Após três intensas semanas na Índia e, como é sabido, uma semana na Índia vale por duas (ou serão três?), chegámos a Manali num espírito de dolce fare niente com um twist de detox de especiarias. A pequena cidade não poderia ser mais adequada. O seu bairro de backpackers tem tudo o necessário para recarregar as baterias. O Golden Tulip, um fantástico hotel de 4 estrelas (talvez fosse apenas um banal hotel de três estrelas), foi a cereja no topo do bolo.
Assim, nessa manhã, depois de dois dias de pizas, mojitos, esplanadas e curtos passeios, estava pronto seguir para a estrada. O destino final era Leh, no Ladak, onde os monges são Lamas e os templos Gompas. O Tibete é logo ali, do outro lado de uma linha que as montanhas e os homens fazem por ignorar. Tínhamos decidido fazer a viagem por etapas. Uma tirada nocturna de doze horas seguidas numa coisa chamada de Speed Van himalaias adentro não nos pareceu grande ideia.
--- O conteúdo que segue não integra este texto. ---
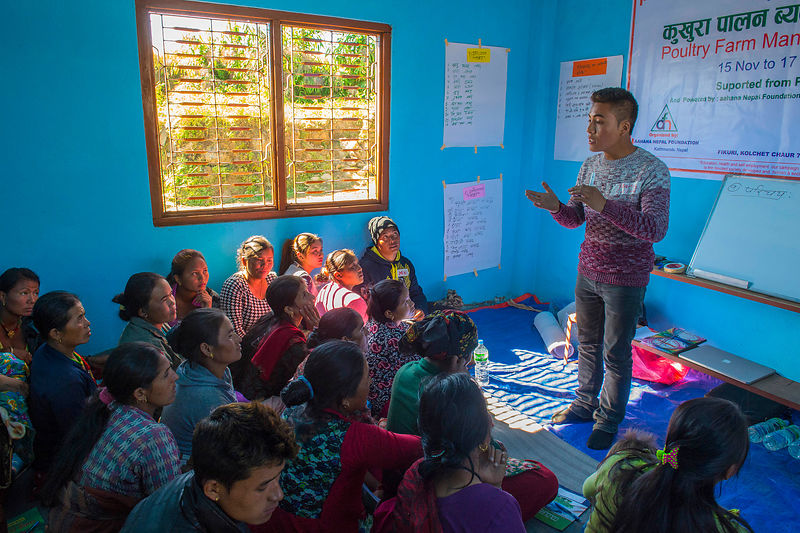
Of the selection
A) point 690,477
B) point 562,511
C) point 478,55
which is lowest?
point 562,511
Ainda por cima era caro! Optámos pelo autocarro. Uma opção mais tradicional, mais segura, mais barata, e obviamente, muito mais difícil. Afinal de contas estamos na Índia, para quê facilitar o que se pode complicar?
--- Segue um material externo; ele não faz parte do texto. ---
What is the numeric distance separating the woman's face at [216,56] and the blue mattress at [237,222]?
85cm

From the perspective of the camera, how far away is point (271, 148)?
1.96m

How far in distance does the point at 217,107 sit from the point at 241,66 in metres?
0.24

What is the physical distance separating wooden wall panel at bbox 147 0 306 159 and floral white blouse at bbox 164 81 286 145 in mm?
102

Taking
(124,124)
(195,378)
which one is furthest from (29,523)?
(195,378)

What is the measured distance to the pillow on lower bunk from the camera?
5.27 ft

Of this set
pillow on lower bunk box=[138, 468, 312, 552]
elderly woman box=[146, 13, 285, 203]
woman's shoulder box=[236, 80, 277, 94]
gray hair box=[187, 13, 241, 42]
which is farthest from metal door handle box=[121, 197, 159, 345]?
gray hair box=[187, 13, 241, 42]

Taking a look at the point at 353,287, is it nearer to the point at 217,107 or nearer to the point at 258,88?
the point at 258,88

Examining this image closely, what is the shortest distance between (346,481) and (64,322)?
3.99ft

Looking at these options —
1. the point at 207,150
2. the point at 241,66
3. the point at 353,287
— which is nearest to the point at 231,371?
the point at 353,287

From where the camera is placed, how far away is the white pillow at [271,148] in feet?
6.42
Despedi-me, já com saudade, do Golden Tulip. Sabia que, tão cedo, não haveria hotel assim e segui para a estação de autocarros. O autocarro era às 11:30 e ainda não tínhamos bilhetes para Keylong, uma pequena vila do outro da montanha, a umas meras três horas de distância. Infelizmente, o nosso autocarro não saia da Manali, vinha de outra cidade e estávamos com receio de o perder. Os autocarros, todos iguais, com o destino escrito em indi faziam uma rápida paragem. Os picas apareciam à porta e gritavam, de forma ininteligível, o seu destino. O João já em desespero iá lá e perguntava – Destination? E regressava com um ar de desalento. – Não percebo nada do que dizem. - Por enquanto, nenhum com destino Keylong (achávamos nós, sem grade certeza).
Depois de meia hora desta cena, reparei num casal que se destacava no buliço da estação. Ele, de tez clara e barba escura de 3 dias, calças e botas de caminhada e um grande colar de contas tibetano. Ela, cabelo semi-pintado de loiro e um grande pano de tons vermelhos ao pescoço, vestia peças de roupa díspar em camadas. O Juan, um espanhol andaluz que falava um bom português. A Sol, uma argentina patagónica que trocou as suas montanhas natais para aqui vir aprender ioga.
O Juan tinha a chave do sucesso. Depois de perderem o autocarro das 9:30 conseguiu que lhe escrevessem, num precioso, papel, Keylong, em Indi. E assim, nos juntámos na busca do autocarro que tanto ansiávamos. À uma da tarde lá chegou o das 11:30. Pegámos nas mochilas e corremos, quais mosqueteiros, um por todos e todos por um para ocupar o banco traseiro do autocarro que para além das nossas mochilas levava uma pequena mercearia. Ovos, legumes e um monte de caixas.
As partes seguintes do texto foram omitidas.